Don’t be afraid of that.  I wasn’t so fond of his company that I loitered around for such things, if he did!  Now…

(pulling out a shirt)

…you may look through this shirt till your eyes ache, but you won’t find a hole in it, nor a threadbare place.  It’s the best he had, and a fine one, too.  They’d have wasted it, if not for me.

PAWNBROKER

What do you mean “wasted it”?

LAUNDRESS

Putting it on him to be buried in, can you believe it!  Somebody was fool enough to do it...but, I took it off him again.  If a calico shirt ain’t good enough to go six foot under, it ain’t good enough for anything.

MRS. COBBLER

It’s quite becomin’ to the body.  Besides, he can’t look any uglier than he did in this one.

(ALL Laugh.)

Song 20—Birds of a Camp

CHAROWOMAN

Some call us rogues,

MRS. COBBLER

Some call us scoundrels,

LAUNDRESS

Some call us villains

PAWNBROKER

or scamps.

ALL

Some call us vagrants, Some call us rascals,

What are we?  Birds of a camp.

CHARWOMAN

I’m gonna take care of meself.

I’m gonna sell stuff from his shelf.

He ain’t gonna catch me.

‘Cause I’m gonna fetch me

Some stuff to sell.

LAUNDRESS

Look at this bundle I’ve got to sell.

I took it from him but please don’t tell.

Stuff from his body.

Look. I’m so naughty.

I help meself.

MRS. COBBLER

The man was so stingy, He thought me scum.

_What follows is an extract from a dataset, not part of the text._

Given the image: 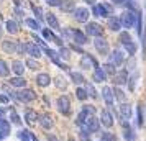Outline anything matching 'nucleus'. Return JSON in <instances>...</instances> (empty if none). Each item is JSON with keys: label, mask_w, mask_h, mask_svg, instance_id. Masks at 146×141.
<instances>
[{"label": "nucleus", "mask_w": 146, "mask_h": 141, "mask_svg": "<svg viewBox=\"0 0 146 141\" xmlns=\"http://www.w3.org/2000/svg\"><path fill=\"white\" fill-rule=\"evenodd\" d=\"M25 48H27V54H30L33 59H38V58H41L43 54H41V49L36 44H33V43H28V44H25Z\"/></svg>", "instance_id": "f8f14e48"}, {"label": "nucleus", "mask_w": 146, "mask_h": 141, "mask_svg": "<svg viewBox=\"0 0 146 141\" xmlns=\"http://www.w3.org/2000/svg\"><path fill=\"white\" fill-rule=\"evenodd\" d=\"M102 26H100L99 23H87L86 26V33L90 34V36H94V38H99V36H102Z\"/></svg>", "instance_id": "20e7f679"}, {"label": "nucleus", "mask_w": 146, "mask_h": 141, "mask_svg": "<svg viewBox=\"0 0 146 141\" xmlns=\"http://www.w3.org/2000/svg\"><path fill=\"white\" fill-rule=\"evenodd\" d=\"M44 51H46L48 58L53 61L56 66H59L61 69H64V71H67V69H69V67H67L66 64H64V62H61V61H59V54L56 53V51H53V49H48V48H44Z\"/></svg>", "instance_id": "39448f33"}, {"label": "nucleus", "mask_w": 146, "mask_h": 141, "mask_svg": "<svg viewBox=\"0 0 146 141\" xmlns=\"http://www.w3.org/2000/svg\"><path fill=\"white\" fill-rule=\"evenodd\" d=\"M79 138H80V141H90V133L82 126L80 128V131H79Z\"/></svg>", "instance_id": "a19ab883"}, {"label": "nucleus", "mask_w": 146, "mask_h": 141, "mask_svg": "<svg viewBox=\"0 0 146 141\" xmlns=\"http://www.w3.org/2000/svg\"><path fill=\"white\" fill-rule=\"evenodd\" d=\"M46 138H48V141H59L58 138H54V136H53L51 133H48V134H46Z\"/></svg>", "instance_id": "bf43d9fd"}, {"label": "nucleus", "mask_w": 146, "mask_h": 141, "mask_svg": "<svg viewBox=\"0 0 146 141\" xmlns=\"http://www.w3.org/2000/svg\"><path fill=\"white\" fill-rule=\"evenodd\" d=\"M123 138H125L126 141H135L136 140V134L133 133L131 128H125V130H123Z\"/></svg>", "instance_id": "72a5a7b5"}, {"label": "nucleus", "mask_w": 146, "mask_h": 141, "mask_svg": "<svg viewBox=\"0 0 146 141\" xmlns=\"http://www.w3.org/2000/svg\"><path fill=\"white\" fill-rule=\"evenodd\" d=\"M10 84H12L13 87H25V85H27V81H25L21 75H15L13 79H10Z\"/></svg>", "instance_id": "bb28decb"}, {"label": "nucleus", "mask_w": 146, "mask_h": 141, "mask_svg": "<svg viewBox=\"0 0 146 141\" xmlns=\"http://www.w3.org/2000/svg\"><path fill=\"white\" fill-rule=\"evenodd\" d=\"M18 138H20V141H30V131L28 130H21L18 133Z\"/></svg>", "instance_id": "3c124183"}, {"label": "nucleus", "mask_w": 146, "mask_h": 141, "mask_svg": "<svg viewBox=\"0 0 146 141\" xmlns=\"http://www.w3.org/2000/svg\"><path fill=\"white\" fill-rule=\"evenodd\" d=\"M86 94H87V97H90V99H97V97H99V95H97V90L94 89L92 84H87L86 85Z\"/></svg>", "instance_id": "4c0bfd02"}, {"label": "nucleus", "mask_w": 146, "mask_h": 141, "mask_svg": "<svg viewBox=\"0 0 146 141\" xmlns=\"http://www.w3.org/2000/svg\"><path fill=\"white\" fill-rule=\"evenodd\" d=\"M15 53H18V54H27V48H25V44H23L21 41L15 43Z\"/></svg>", "instance_id": "79ce46f5"}, {"label": "nucleus", "mask_w": 146, "mask_h": 141, "mask_svg": "<svg viewBox=\"0 0 146 141\" xmlns=\"http://www.w3.org/2000/svg\"><path fill=\"white\" fill-rule=\"evenodd\" d=\"M61 31H62V36H64V40H72V30L61 28Z\"/></svg>", "instance_id": "864d4df0"}, {"label": "nucleus", "mask_w": 146, "mask_h": 141, "mask_svg": "<svg viewBox=\"0 0 146 141\" xmlns=\"http://www.w3.org/2000/svg\"><path fill=\"white\" fill-rule=\"evenodd\" d=\"M56 107L59 110V113H62L64 117L71 113V100H69V97L67 95H61L58 102H56Z\"/></svg>", "instance_id": "f03ea898"}, {"label": "nucleus", "mask_w": 146, "mask_h": 141, "mask_svg": "<svg viewBox=\"0 0 146 141\" xmlns=\"http://www.w3.org/2000/svg\"><path fill=\"white\" fill-rule=\"evenodd\" d=\"M102 141H117V136L113 133L105 131V133H102Z\"/></svg>", "instance_id": "8fccbe9b"}, {"label": "nucleus", "mask_w": 146, "mask_h": 141, "mask_svg": "<svg viewBox=\"0 0 146 141\" xmlns=\"http://www.w3.org/2000/svg\"><path fill=\"white\" fill-rule=\"evenodd\" d=\"M118 20H120V25L123 28H131L135 25V21H136V15L130 13V12H125V13H121V17Z\"/></svg>", "instance_id": "7ed1b4c3"}, {"label": "nucleus", "mask_w": 146, "mask_h": 141, "mask_svg": "<svg viewBox=\"0 0 146 141\" xmlns=\"http://www.w3.org/2000/svg\"><path fill=\"white\" fill-rule=\"evenodd\" d=\"M38 120H40V125L44 130H51L54 126V121H53V117L49 113H43L41 117H38Z\"/></svg>", "instance_id": "9d476101"}, {"label": "nucleus", "mask_w": 146, "mask_h": 141, "mask_svg": "<svg viewBox=\"0 0 146 141\" xmlns=\"http://www.w3.org/2000/svg\"><path fill=\"white\" fill-rule=\"evenodd\" d=\"M94 44H95V49H97L100 54H104V56H105V54H108V41H105L102 36L95 38Z\"/></svg>", "instance_id": "423d86ee"}, {"label": "nucleus", "mask_w": 146, "mask_h": 141, "mask_svg": "<svg viewBox=\"0 0 146 141\" xmlns=\"http://www.w3.org/2000/svg\"><path fill=\"white\" fill-rule=\"evenodd\" d=\"M82 112L86 115H95V107H92V105H84L82 107Z\"/></svg>", "instance_id": "603ef678"}, {"label": "nucleus", "mask_w": 146, "mask_h": 141, "mask_svg": "<svg viewBox=\"0 0 146 141\" xmlns=\"http://www.w3.org/2000/svg\"><path fill=\"white\" fill-rule=\"evenodd\" d=\"M107 79V74L104 72V69L102 67H95V71H94V81L95 82H105Z\"/></svg>", "instance_id": "6ab92c4d"}, {"label": "nucleus", "mask_w": 146, "mask_h": 141, "mask_svg": "<svg viewBox=\"0 0 146 141\" xmlns=\"http://www.w3.org/2000/svg\"><path fill=\"white\" fill-rule=\"evenodd\" d=\"M76 95H77V99H79V100H87V99H89L87 94H86V89H80V87L76 90Z\"/></svg>", "instance_id": "de8ad7c7"}, {"label": "nucleus", "mask_w": 146, "mask_h": 141, "mask_svg": "<svg viewBox=\"0 0 146 141\" xmlns=\"http://www.w3.org/2000/svg\"><path fill=\"white\" fill-rule=\"evenodd\" d=\"M107 23H108V28H110L112 31H118L120 28H121V25H120V20L117 18V17H110Z\"/></svg>", "instance_id": "4be33fe9"}, {"label": "nucleus", "mask_w": 146, "mask_h": 141, "mask_svg": "<svg viewBox=\"0 0 146 141\" xmlns=\"http://www.w3.org/2000/svg\"><path fill=\"white\" fill-rule=\"evenodd\" d=\"M0 36H2V33H0Z\"/></svg>", "instance_id": "69168bd1"}, {"label": "nucleus", "mask_w": 146, "mask_h": 141, "mask_svg": "<svg viewBox=\"0 0 146 141\" xmlns=\"http://www.w3.org/2000/svg\"><path fill=\"white\" fill-rule=\"evenodd\" d=\"M123 48H125L126 49V53L130 54V56H135V53H136V49H138V48H136V44H135V43H131V41H130V43H126V44H123Z\"/></svg>", "instance_id": "e433bc0d"}, {"label": "nucleus", "mask_w": 146, "mask_h": 141, "mask_svg": "<svg viewBox=\"0 0 146 141\" xmlns=\"http://www.w3.org/2000/svg\"><path fill=\"white\" fill-rule=\"evenodd\" d=\"M7 102H8L7 95H0V103H7Z\"/></svg>", "instance_id": "13d9d810"}, {"label": "nucleus", "mask_w": 146, "mask_h": 141, "mask_svg": "<svg viewBox=\"0 0 146 141\" xmlns=\"http://www.w3.org/2000/svg\"><path fill=\"white\" fill-rule=\"evenodd\" d=\"M44 15H46V20H48L49 26L53 28V30H61L59 28V21H58V18H56L53 13H44Z\"/></svg>", "instance_id": "5701e85b"}, {"label": "nucleus", "mask_w": 146, "mask_h": 141, "mask_svg": "<svg viewBox=\"0 0 146 141\" xmlns=\"http://www.w3.org/2000/svg\"><path fill=\"white\" fill-rule=\"evenodd\" d=\"M112 64L113 66H121V64H125V61H126V56L123 51H120V49H115L112 53Z\"/></svg>", "instance_id": "1a4fd4ad"}, {"label": "nucleus", "mask_w": 146, "mask_h": 141, "mask_svg": "<svg viewBox=\"0 0 146 141\" xmlns=\"http://www.w3.org/2000/svg\"><path fill=\"white\" fill-rule=\"evenodd\" d=\"M5 112H7V108H5V107H0V115H5Z\"/></svg>", "instance_id": "680f3d73"}, {"label": "nucleus", "mask_w": 146, "mask_h": 141, "mask_svg": "<svg viewBox=\"0 0 146 141\" xmlns=\"http://www.w3.org/2000/svg\"><path fill=\"white\" fill-rule=\"evenodd\" d=\"M0 131H3L5 134H8V133H10V123H8V121L5 120L3 117L0 118Z\"/></svg>", "instance_id": "58836bf2"}, {"label": "nucleus", "mask_w": 146, "mask_h": 141, "mask_svg": "<svg viewBox=\"0 0 146 141\" xmlns=\"http://www.w3.org/2000/svg\"><path fill=\"white\" fill-rule=\"evenodd\" d=\"M87 2H89V3H95V0H87Z\"/></svg>", "instance_id": "e2e57ef3"}, {"label": "nucleus", "mask_w": 146, "mask_h": 141, "mask_svg": "<svg viewBox=\"0 0 146 141\" xmlns=\"http://www.w3.org/2000/svg\"><path fill=\"white\" fill-rule=\"evenodd\" d=\"M104 72H105V74L113 75V74H115V66H113L112 62H107L105 66H104Z\"/></svg>", "instance_id": "c03bdc74"}, {"label": "nucleus", "mask_w": 146, "mask_h": 141, "mask_svg": "<svg viewBox=\"0 0 146 141\" xmlns=\"http://www.w3.org/2000/svg\"><path fill=\"white\" fill-rule=\"evenodd\" d=\"M84 128L89 133H99L100 131V121L95 118V115H87L86 121H84Z\"/></svg>", "instance_id": "f257e3e1"}, {"label": "nucleus", "mask_w": 146, "mask_h": 141, "mask_svg": "<svg viewBox=\"0 0 146 141\" xmlns=\"http://www.w3.org/2000/svg\"><path fill=\"white\" fill-rule=\"evenodd\" d=\"M36 82H38L40 87H48V85L51 84V77L44 72V74H40L38 77H36Z\"/></svg>", "instance_id": "a211bd4d"}, {"label": "nucleus", "mask_w": 146, "mask_h": 141, "mask_svg": "<svg viewBox=\"0 0 146 141\" xmlns=\"http://www.w3.org/2000/svg\"><path fill=\"white\" fill-rule=\"evenodd\" d=\"M25 120H27L28 125L35 123V121L38 120V115H36V112H35V110H27V113H25Z\"/></svg>", "instance_id": "cd10ccee"}, {"label": "nucleus", "mask_w": 146, "mask_h": 141, "mask_svg": "<svg viewBox=\"0 0 146 141\" xmlns=\"http://www.w3.org/2000/svg\"><path fill=\"white\" fill-rule=\"evenodd\" d=\"M69 75H71V79H72L74 84H82V82L86 81L84 75L80 74V72H69Z\"/></svg>", "instance_id": "c9c22d12"}, {"label": "nucleus", "mask_w": 146, "mask_h": 141, "mask_svg": "<svg viewBox=\"0 0 146 141\" xmlns=\"http://www.w3.org/2000/svg\"><path fill=\"white\" fill-rule=\"evenodd\" d=\"M33 12H35V15H36V18H38V20H43V15H44L43 8H41V7H33Z\"/></svg>", "instance_id": "5fc2aeb1"}, {"label": "nucleus", "mask_w": 146, "mask_h": 141, "mask_svg": "<svg viewBox=\"0 0 146 141\" xmlns=\"http://www.w3.org/2000/svg\"><path fill=\"white\" fill-rule=\"evenodd\" d=\"M0 2H2V0H0Z\"/></svg>", "instance_id": "338daca9"}, {"label": "nucleus", "mask_w": 146, "mask_h": 141, "mask_svg": "<svg viewBox=\"0 0 146 141\" xmlns=\"http://www.w3.org/2000/svg\"><path fill=\"white\" fill-rule=\"evenodd\" d=\"M46 3L49 7H59L61 3H62V0H46Z\"/></svg>", "instance_id": "6e6d98bb"}, {"label": "nucleus", "mask_w": 146, "mask_h": 141, "mask_svg": "<svg viewBox=\"0 0 146 141\" xmlns=\"http://www.w3.org/2000/svg\"><path fill=\"white\" fill-rule=\"evenodd\" d=\"M120 41H121V44H126V43H130L131 41V36L128 31H121L120 33Z\"/></svg>", "instance_id": "37998d69"}, {"label": "nucleus", "mask_w": 146, "mask_h": 141, "mask_svg": "<svg viewBox=\"0 0 146 141\" xmlns=\"http://www.w3.org/2000/svg\"><path fill=\"white\" fill-rule=\"evenodd\" d=\"M59 7L62 12H72V10H76V3H74V0H62Z\"/></svg>", "instance_id": "412c9836"}, {"label": "nucleus", "mask_w": 146, "mask_h": 141, "mask_svg": "<svg viewBox=\"0 0 146 141\" xmlns=\"http://www.w3.org/2000/svg\"><path fill=\"white\" fill-rule=\"evenodd\" d=\"M10 120H12V123H15V125H21L20 117H18V113H17L15 110H12V112H10Z\"/></svg>", "instance_id": "a18cd8bd"}, {"label": "nucleus", "mask_w": 146, "mask_h": 141, "mask_svg": "<svg viewBox=\"0 0 146 141\" xmlns=\"http://www.w3.org/2000/svg\"><path fill=\"white\" fill-rule=\"evenodd\" d=\"M43 30V28H41ZM43 38H46V40H49V41H53V43H56L58 46H61L62 48V40L61 38H58L56 34H53L49 30H43Z\"/></svg>", "instance_id": "f3484780"}, {"label": "nucleus", "mask_w": 146, "mask_h": 141, "mask_svg": "<svg viewBox=\"0 0 146 141\" xmlns=\"http://www.w3.org/2000/svg\"><path fill=\"white\" fill-rule=\"evenodd\" d=\"M72 41H76L77 44H87L89 41H87V36L82 31H79V30H74L72 31Z\"/></svg>", "instance_id": "dca6fc26"}, {"label": "nucleus", "mask_w": 146, "mask_h": 141, "mask_svg": "<svg viewBox=\"0 0 146 141\" xmlns=\"http://www.w3.org/2000/svg\"><path fill=\"white\" fill-rule=\"evenodd\" d=\"M100 123L102 125H105V126H112L113 125V115L108 112V110H102V113H100Z\"/></svg>", "instance_id": "ddd939ff"}, {"label": "nucleus", "mask_w": 146, "mask_h": 141, "mask_svg": "<svg viewBox=\"0 0 146 141\" xmlns=\"http://www.w3.org/2000/svg\"><path fill=\"white\" fill-rule=\"evenodd\" d=\"M136 31H138V34L143 33V15H141V12H136Z\"/></svg>", "instance_id": "f704fd0d"}, {"label": "nucleus", "mask_w": 146, "mask_h": 141, "mask_svg": "<svg viewBox=\"0 0 146 141\" xmlns=\"http://www.w3.org/2000/svg\"><path fill=\"white\" fill-rule=\"evenodd\" d=\"M54 84H56V87L61 89V90H66V87H67V82L64 81V77H62V75H56Z\"/></svg>", "instance_id": "7c9ffc66"}, {"label": "nucleus", "mask_w": 146, "mask_h": 141, "mask_svg": "<svg viewBox=\"0 0 146 141\" xmlns=\"http://www.w3.org/2000/svg\"><path fill=\"white\" fill-rule=\"evenodd\" d=\"M126 81H128V72L126 71H121L118 74H113V84L115 85H123V84H126Z\"/></svg>", "instance_id": "2eb2a0df"}, {"label": "nucleus", "mask_w": 146, "mask_h": 141, "mask_svg": "<svg viewBox=\"0 0 146 141\" xmlns=\"http://www.w3.org/2000/svg\"><path fill=\"white\" fill-rule=\"evenodd\" d=\"M30 141H40V140H38V138H36V136H35V134L30 131Z\"/></svg>", "instance_id": "052dcab7"}, {"label": "nucleus", "mask_w": 146, "mask_h": 141, "mask_svg": "<svg viewBox=\"0 0 146 141\" xmlns=\"http://www.w3.org/2000/svg\"><path fill=\"white\" fill-rule=\"evenodd\" d=\"M100 141H102V140H100Z\"/></svg>", "instance_id": "774afa93"}, {"label": "nucleus", "mask_w": 146, "mask_h": 141, "mask_svg": "<svg viewBox=\"0 0 146 141\" xmlns=\"http://www.w3.org/2000/svg\"><path fill=\"white\" fill-rule=\"evenodd\" d=\"M112 92H113V99H117L120 103H123V102L126 100V95H125V92H123L121 89L115 87V89H112Z\"/></svg>", "instance_id": "393cba45"}, {"label": "nucleus", "mask_w": 146, "mask_h": 141, "mask_svg": "<svg viewBox=\"0 0 146 141\" xmlns=\"http://www.w3.org/2000/svg\"><path fill=\"white\" fill-rule=\"evenodd\" d=\"M136 118H138V120H136V125L141 128L143 123H145V120H143V105H141V103L136 107Z\"/></svg>", "instance_id": "c85d7f7f"}, {"label": "nucleus", "mask_w": 146, "mask_h": 141, "mask_svg": "<svg viewBox=\"0 0 146 141\" xmlns=\"http://www.w3.org/2000/svg\"><path fill=\"white\" fill-rule=\"evenodd\" d=\"M102 97H104V100H105L107 107H113V102H115V99H113V92L110 87H104V90H102Z\"/></svg>", "instance_id": "4468645a"}, {"label": "nucleus", "mask_w": 146, "mask_h": 141, "mask_svg": "<svg viewBox=\"0 0 146 141\" xmlns=\"http://www.w3.org/2000/svg\"><path fill=\"white\" fill-rule=\"evenodd\" d=\"M8 74H10V67H8V64L3 59H0V75H2V77H7Z\"/></svg>", "instance_id": "2f4dec72"}, {"label": "nucleus", "mask_w": 146, "mask_h": 141, "mask_svg": "<svg viewBox=\"0 0 146 141\" xmlns=\"http://www.w3.org/2000/svg\"><path fill=\"white\" fill-rule=\"evenodd\" d=\"M67 141H76V140H74V138H69V140H67Z\"/></svg>", "instance_id": "0e129e2a"}, {"label": "nucleus", "mask_w": 146, "mask_h": 141, "mask_svg": "<svg viewBox=\"0 0 146 141\" xmlns=\"http://www.w3.org/2000/svg\"><path fill=\"white\" fill-rule=\"evenodd\" d=\"M131 113H133V108L130 103H126V102L120 103V118H123V120L128 121L131 118Z\"/></svg>", "instance_id": "0eeeda50"}, {"label": "nucleus", "mask_w": 146, "mask_h": 141, "mask_svg": "<svg viewBox=\"0 0 146 141\" xmlns=\"http://www.w3.org/2000/svg\"><path fill=\"white\" fill-rule=\"evenodd\" d=\"M18 99H20V102L28 103V102H33L36 99V95H35V92L31 89H23L21 92H18Z\"/></svg>", "instance_id": "6e6552de"}, {"label": "nucleus", "mask_w": 146, "mask_h": 141, "mask_svg": "<svg viewBox=\"0 0 146 141\" xmlns=\"http://www.w3.org/2000/svg\"><path fill=\"white\" fill-rule=\"evenodd\" d=\"M92 13L95 17H107V12H105V8H104V5H94Z\"/></svg>", "instance_id": "473e14b6"}, {"label": "nucleus", "mask_w": 146, "mask_h": 141, "mask_svg": "<svg viewBox=\"0 0 146 141\" xmlns=\"http://www.w3.org/2000/svg\"><path fill=\"white\" fill-rule=\"evenodd\" d=\"M136 79H138V74H133L131 77H128V89H130V92H133L135 90V87H136Z\"/></svg>", "instance_id": "ea45409f"}, {"label": "nucleus", "mask_w": 146, "mask_h": 141, "mask_svg": "<svg viewBox=\"0 0 146 141\" xmlns=\"http://www.w3.org/2000/svg\"><path fill=\"white\" fill-rule=\"evenodd\" d=\"M5 26H7V31L10 34H15L18 30H20V28H18V21H15V20H7Z\"/></svg>", "instance_id": "b1692460"}, {"label": "nucleus", "mask_w": 146, "mask_h": 141, "mask_svg": "<svg viewBox=\"0 0 146 141\" xmlns=\"http://www.w3.org/2000/svg\"><path fill=\"white\" fill-rule=\"evenodd\" d=\"M74 18L77 21H80V23H86L87 20H89V10L87 8H76L74 10Z\"/></svg>", "instance_id": "9b49d317"}, {"label": "nucleus", "mask_w": 146, "mask_h": 141, "mask_svg": "<svg viewBox=\"0 0 146 141\" xmlns=\"http://www.w3.org/2000/svg\"><path fill=\"white\" fill-rule=\"evenodd\" d=\"M135 67H136V61L133 59H130V62H128V69H135Z\"/></svg>", "instance_id": "4d7b16f0"}, {"label": "nucleus", "mask_w": 146, "mask_h": 141, "mask_svg": "<svg viewBox=\"0 0 146 141\" xmlns=\"http://www.w3.org/2000/svg\"><path fill=\"white\" fill-rule=\"evenodd\" d=\"M25 23H27V26L30 28V30H33V31H40V30H41L40 23H38L36 20H33V18H27Z\"/></svg>", "instance_id": "c756f323"}, {"label": "nucleus", "mask_w": 146, "mask_h": 141, "mask_svg": "<svg viewBox=\"0 0 146 141\" xmlns=\"http://www.w3.org/2000/svg\"><path fill=\"white\" fill-rule=\"evenodd\" d=\"M2 49L8 54H13L15 53V43L13 41H8V40H3L2 41Z\"/></svg>", "instance_id": "aec40b11"}, {"label": "nucleus", "mask_w": 146, "mask_h": 141, "mask_svg": "<svg viewBox=\"0 0 146 141\" xmlns=\"http://www.w3.org/2000/svg\"><path fill=\"white\" fill-rule=\"evenodd\" d=\"M27 67H30L31 71H36V69H40V62L35 59H28L27 61Z\"/></svg>", "instance_id": "49530a36"}, {"label": "nucleus", "mask_w": 146, "mask_h": 141, "mask_svg": "<svg viewBox=\"0 0 146 141\" xmlns=\"http://www.w3.org/2000/svg\"><path fill=\"white\" fill-rule=\"evenodd\" d=\"M58 54H59V58H62V59H69V56H71V49H67V48H61Z\"/></svg>", "instance_id": "09e8293b"}, {"label": "nucleus", "mask_w": 146, "mask_h": 141, "mask_svg": "<svg viewBox=\"0 0 146 141\" xmlns=\"http://www.w3.org/2000/svg\"><path fill=\"white\" fill-rule=\"evenodd\" d=\"M12 71L15 72V75H21L23 74V71H25L23 62H20V61H13V62H12Z\"/></svg>", "instance_id": "a878e982"}]
</instances>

I wanted some things, I got me some.

I think I deserve it.

I worked hard to earn it.

My money now.

ALL

Some call us rogues, Some call us scoundrels,

Some call us villains or scamps.

Some call us vagrants, Some call us rascals,

What are we?  Birds of a camp.

PAWNBROKER

They all just think I’m made of gold.

Most of this stuff...it’s junk, it’s old.

But I have to take it

So that I can make it.

It’s how life goes.

ALL

Some call us rogues, Some call us scoundrels,

Some call us villains or scamps.

Some call us vagrants, Some call us rascals,

What are we?  Birds of a camp.

(THREE WOMEN take PAWNBROKER’s money bag and play an innocent game of “Keep-Away” during the musical interlude.)

Some call us rogues, Some call us scoundrels,

Some call us villains or scamps.

Some call us vagrants, Some call us rascals,

What are we?  Birds of a camp.

PAWNBROKER

Well, that’s the end of it.

MRS. COBBLER

He wouldn’t help another soul when he was alive, but we profit from him at last, now that he’s dead!

(ALL nod, bid each other “good day”, curtsy and exit.  Lights out on the scene.)

SCROOGE

Ah, Angel show me no more of this grizzly scene!  I know what you mean to say, greedy men may come to this fate; but surely someone must have cared for him.